» **Exercícios propostos**:
A - Liste, pela ordem da primeira menção, os políticos citados nominalmente no texto sobre as urnas eletrônicas.
B - Copie literalmente o trecho do texto sobre as urnas eletrônicas que começa nas palavras "Maduro estava defendendo" e termina após "seus aliados internacionais.".

» **Texto para leitura**:

Na verdade, Maduro não replicou as críticas de Bolsonaro. Ele, por sua vez, está tão distante do debate brasileiro que sequer poderia medir que a sutileza da sua fala é incompreensível na polarização daqui. O que Maduro disse, afinal, foi que as urnas eletrônicas da Venezuela imprimem os votos instantaneamente (são auditadas no próprio processo eleitoral), enquanto as urnas do Brasil não são – o que é verdade. As nossas eleições são auditáveis, mas quase nunca auditadas. Maduro daria um tiro no pé se de fato estivesse criticando as urnas do Brasil, pois foram estas que deram vitória ao seu maior aliado do continente. A comparação foi infeliz, mas ele estava efetivamente defendendo a credibilidade das eleições do seu país, muito mais do que se metendo na nossa. Mas como em política não importa “ser”, importa “parecer ser”, a consequência prática refletiu a interpretação equivocada da sua fala.
Maduro estava defendendo a credibilidade das suas próprias urnas. Mas não foi isso que o TSE entendeu. Ato contínuo, o TSE cancelou a observação internacional no pleito venezuelano, alegando que a Venezuela criticou o processo eleitoral brasileiro. Um efeito-dominó altamente prejudicial e imprevisto por Lula, que precisa pensar mais antes de tocar o calcanhar de Aquiles de seus aliados internacionais.

» **Lista de dados**:
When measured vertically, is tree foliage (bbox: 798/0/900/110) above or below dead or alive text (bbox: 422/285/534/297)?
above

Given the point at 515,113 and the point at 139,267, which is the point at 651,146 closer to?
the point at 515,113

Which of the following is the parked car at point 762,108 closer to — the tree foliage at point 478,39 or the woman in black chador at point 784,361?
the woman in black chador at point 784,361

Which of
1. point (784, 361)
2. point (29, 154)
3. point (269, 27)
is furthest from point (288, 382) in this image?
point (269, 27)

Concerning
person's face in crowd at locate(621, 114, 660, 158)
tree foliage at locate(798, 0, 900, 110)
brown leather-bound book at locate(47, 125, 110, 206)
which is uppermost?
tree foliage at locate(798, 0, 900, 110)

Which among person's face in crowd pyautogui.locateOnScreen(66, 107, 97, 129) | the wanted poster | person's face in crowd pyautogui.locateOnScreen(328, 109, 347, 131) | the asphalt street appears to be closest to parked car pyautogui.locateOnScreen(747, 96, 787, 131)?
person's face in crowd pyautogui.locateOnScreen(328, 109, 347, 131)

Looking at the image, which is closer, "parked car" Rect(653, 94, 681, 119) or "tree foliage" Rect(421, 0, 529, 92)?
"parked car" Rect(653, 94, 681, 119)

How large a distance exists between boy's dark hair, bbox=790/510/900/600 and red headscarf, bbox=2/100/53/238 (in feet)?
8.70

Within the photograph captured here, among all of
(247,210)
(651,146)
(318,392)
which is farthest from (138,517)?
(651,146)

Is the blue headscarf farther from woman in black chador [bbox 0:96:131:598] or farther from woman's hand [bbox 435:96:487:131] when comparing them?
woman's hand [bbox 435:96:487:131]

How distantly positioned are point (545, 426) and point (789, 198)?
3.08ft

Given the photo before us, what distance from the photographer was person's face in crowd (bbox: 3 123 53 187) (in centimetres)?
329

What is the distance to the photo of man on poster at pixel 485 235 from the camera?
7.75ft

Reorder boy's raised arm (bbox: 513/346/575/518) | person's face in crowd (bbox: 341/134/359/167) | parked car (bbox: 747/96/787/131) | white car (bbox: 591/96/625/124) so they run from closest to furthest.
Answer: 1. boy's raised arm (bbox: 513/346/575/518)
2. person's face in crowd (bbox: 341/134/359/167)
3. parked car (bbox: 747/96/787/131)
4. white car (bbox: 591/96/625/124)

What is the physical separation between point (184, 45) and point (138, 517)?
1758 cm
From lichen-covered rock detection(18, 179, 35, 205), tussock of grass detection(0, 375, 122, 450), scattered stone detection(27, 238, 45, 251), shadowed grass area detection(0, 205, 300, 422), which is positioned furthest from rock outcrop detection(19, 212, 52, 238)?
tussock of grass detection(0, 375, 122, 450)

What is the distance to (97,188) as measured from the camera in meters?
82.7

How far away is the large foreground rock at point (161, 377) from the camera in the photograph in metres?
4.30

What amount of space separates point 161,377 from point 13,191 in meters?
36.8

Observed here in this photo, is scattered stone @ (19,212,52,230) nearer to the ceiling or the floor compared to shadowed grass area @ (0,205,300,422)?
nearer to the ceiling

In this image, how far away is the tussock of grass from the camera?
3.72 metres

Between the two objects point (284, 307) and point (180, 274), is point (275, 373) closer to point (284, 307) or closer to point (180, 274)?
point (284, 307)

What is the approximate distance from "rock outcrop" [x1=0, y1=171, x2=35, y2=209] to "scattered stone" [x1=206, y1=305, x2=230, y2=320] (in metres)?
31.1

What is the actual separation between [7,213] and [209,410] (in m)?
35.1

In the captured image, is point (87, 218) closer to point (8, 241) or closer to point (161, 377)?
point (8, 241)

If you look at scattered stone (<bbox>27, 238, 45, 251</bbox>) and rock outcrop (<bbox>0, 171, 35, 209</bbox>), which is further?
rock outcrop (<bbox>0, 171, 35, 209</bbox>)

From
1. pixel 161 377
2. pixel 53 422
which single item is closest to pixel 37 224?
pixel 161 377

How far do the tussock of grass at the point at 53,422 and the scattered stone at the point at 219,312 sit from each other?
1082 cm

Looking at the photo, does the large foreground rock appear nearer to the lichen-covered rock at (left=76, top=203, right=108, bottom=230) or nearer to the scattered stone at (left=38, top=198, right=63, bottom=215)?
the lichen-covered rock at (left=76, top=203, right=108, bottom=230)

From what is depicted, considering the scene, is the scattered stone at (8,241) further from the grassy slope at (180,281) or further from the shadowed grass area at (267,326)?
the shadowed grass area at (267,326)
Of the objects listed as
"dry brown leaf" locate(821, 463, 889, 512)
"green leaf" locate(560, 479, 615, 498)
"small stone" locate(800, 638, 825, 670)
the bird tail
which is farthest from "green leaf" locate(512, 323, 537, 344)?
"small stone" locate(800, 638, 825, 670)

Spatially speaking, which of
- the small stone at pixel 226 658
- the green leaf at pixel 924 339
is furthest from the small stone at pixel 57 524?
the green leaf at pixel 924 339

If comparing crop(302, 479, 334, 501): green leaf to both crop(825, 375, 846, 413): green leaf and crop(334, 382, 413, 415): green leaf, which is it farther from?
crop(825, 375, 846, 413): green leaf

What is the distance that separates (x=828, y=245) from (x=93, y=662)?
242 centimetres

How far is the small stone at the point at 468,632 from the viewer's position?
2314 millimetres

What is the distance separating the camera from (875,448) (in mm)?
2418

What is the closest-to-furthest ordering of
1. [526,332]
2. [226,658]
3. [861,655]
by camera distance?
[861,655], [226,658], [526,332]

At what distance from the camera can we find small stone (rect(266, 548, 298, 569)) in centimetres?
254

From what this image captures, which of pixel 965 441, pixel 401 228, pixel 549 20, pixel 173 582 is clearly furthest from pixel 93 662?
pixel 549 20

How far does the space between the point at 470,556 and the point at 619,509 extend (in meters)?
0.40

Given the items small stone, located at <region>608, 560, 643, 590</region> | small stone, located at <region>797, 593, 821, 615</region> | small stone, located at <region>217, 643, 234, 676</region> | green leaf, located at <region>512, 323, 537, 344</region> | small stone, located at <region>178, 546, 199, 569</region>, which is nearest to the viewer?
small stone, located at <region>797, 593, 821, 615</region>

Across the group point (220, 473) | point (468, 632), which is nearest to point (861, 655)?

» **Respostas por tarefa**:
A -
Maduro
Bolsonaro
Lula

B -
Maduro estava defendendo a credibilidade das suas próprias urnas. Mas não foi isso que o TSE entendeu. Ato contínuo, o TSE cancelou a observação internacional no pleito venezuelano, alegando que a Venezuela criticou o processo eleitoral brasileiro. Um efeito-dominó altamente prejudicial e imprevisto por Lula, que precisa pensar mais antes de tocar o calcanhar de Aquiles de seus aliados internacionais.